=== Work instruction ===
Using the entries below, show all lines with the string "name".

◇ ◇ ◇

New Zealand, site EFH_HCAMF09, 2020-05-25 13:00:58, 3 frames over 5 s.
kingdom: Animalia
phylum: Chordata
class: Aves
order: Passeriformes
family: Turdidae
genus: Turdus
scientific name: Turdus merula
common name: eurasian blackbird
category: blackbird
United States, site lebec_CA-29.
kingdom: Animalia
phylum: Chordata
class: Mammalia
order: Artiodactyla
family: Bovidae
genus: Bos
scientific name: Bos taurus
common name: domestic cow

◇ ◇ ◇

=== Exercise answer ===
scientific name: Turdus merula
common name: eurasian blackbird
scientific name: Bos taurus
common name: domestic cow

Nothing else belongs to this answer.